Top of Data extract

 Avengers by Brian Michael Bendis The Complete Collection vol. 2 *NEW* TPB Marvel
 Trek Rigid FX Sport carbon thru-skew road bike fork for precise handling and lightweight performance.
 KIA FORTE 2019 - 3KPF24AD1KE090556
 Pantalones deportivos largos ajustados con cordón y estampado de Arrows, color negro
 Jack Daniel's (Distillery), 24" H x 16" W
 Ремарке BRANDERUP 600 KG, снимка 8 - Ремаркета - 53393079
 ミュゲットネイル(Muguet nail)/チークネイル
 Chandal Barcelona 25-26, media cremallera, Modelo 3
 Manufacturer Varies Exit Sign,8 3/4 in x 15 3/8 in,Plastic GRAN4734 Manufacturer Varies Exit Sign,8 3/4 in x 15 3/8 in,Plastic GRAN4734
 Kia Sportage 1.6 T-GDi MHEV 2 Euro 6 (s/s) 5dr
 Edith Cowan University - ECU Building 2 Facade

Bottom of Data extract

**What this task involves**
Output all of the records above line for line, matching their wording precisely.

**Finished exercise**
 Avengers by Brian Michael Bendis The Complete Collection vol. 2 *NEW* TPB Marvel
 Trek Rigid FX Sport carbon thru-skew road bike fork for precise handling and lightweight performance.
 KIA FORTE 2019 - 3KPF24AD1KE090556
 Pantalones deportivos largos ajustados con cordón y estampado de Arrows, color negro
 Jack Daniel's (Distillery), 24" H x 16" W
 Ремарке BRANDERUP 600 KG, снимка 8 - Ремаркета - 53393079
 ミュゲットネイル(Muguet nail)/チークネイル
 Chandal Barcelona 25-26, media cremallera, Modelo 3
 Manufacturer Varies Exit Sign,8 3/4 in x 15 3/8 in,Plastic GRAN4734 Manufacturer Varies Exit Sign,8 3/4 in x 15 3/8 in,Plastic GRAN4734
 Kia Sportage 1.6 T-GDi MHEV 2 Euro 6 (s/s) 5dr
 Edith Cowan University - ECU Building 2 Facade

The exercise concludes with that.